Los padres le prestan toda su atención y con voz muy relajada y sin tantos preámbulos deja escapar la noticia. “Quería decirles que estoy embarazada”.

El padre congela su mano en el aire, aferrándose al mate. Luego trata de continuar merendando, como si nada hubiera pasado. Sin quitarle los ojos de encima a Sofía continúa llevándose la bombilla a su boca y trata de exprimir un mate ya sin agua, el ruido de la bombilla escarbando en la yerba lo vuelve a sobresaltar como si rompiera una especia de hechizo causado por la noticia.

En tanto, la madre, sin tampoco retirarle la mirada, estira lentamente el brazo hasta llegar a la mano del padre para apretarla con fuerzas con la intención de transmitir tranquilidad.

Sofía no dejaba de mirarlos, buscando una respuesta. Mueve eléctricamente su cabeza hacia un lado y hacia el otro. Nadie dice nada. Comienzan los sollozos y ella explota en un llanto.

“Perdónenme” dice, respirando acongojada por la boca mientras baja la cabeza.

Entonces el padre dice, “no tenemos nada que perdonarte. Por algo será, será un regalo para nosotros”. Ella, aún parada, gateo por encima de la mesa para abrazar a su padre.

La madre miraba la escena con la mano tapando su boca, como para silenciar el llanto hasta que no le importó que la escuchen y se unió al abrazo. Ya más tranquilos, el padre comenzó a programar el futuro de Sofía, ya entusiasmado. No estaba fingiendo ni tampoco tranquilo. Ni tampoco las lágrimas dejaban de caer por su cara. “Tenés que terminar la secundaria sin llevarte materias, porque se te va a complicar para las fechas en las que hay que rendir. Después vas a cuidar del bebe hasta que te deje seguir estudiando o trabajar. Lo que vos quieras. Nosotros siempre vamos a estar”.

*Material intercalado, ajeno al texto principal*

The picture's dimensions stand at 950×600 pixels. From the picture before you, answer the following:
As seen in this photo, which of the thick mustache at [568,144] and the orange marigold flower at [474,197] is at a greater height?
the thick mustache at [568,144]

Ya en su cuarto, esa misma noche, Sofía se encontró otra vez con las piernas estiradas, con el pie derecho encima del izquierdo. Pero esta vez en su cama. Su mirada ya no se perdía en el cielo, estaba colgada en el techo de su habitación. Aquellos pensamientos oscuros estaban llenos de luz y alegría.

Para los padres, los hijos son un pedazo de su vida con alma propia. Nunca dudes en hablar con ellos por más que la relación no sea la mejor. Siempre te van a ayudar a ver el camino de otra manera; con un poco menos de miedo; al igual que cuando salían de tu habitación cuando llorabas por un mal sueño.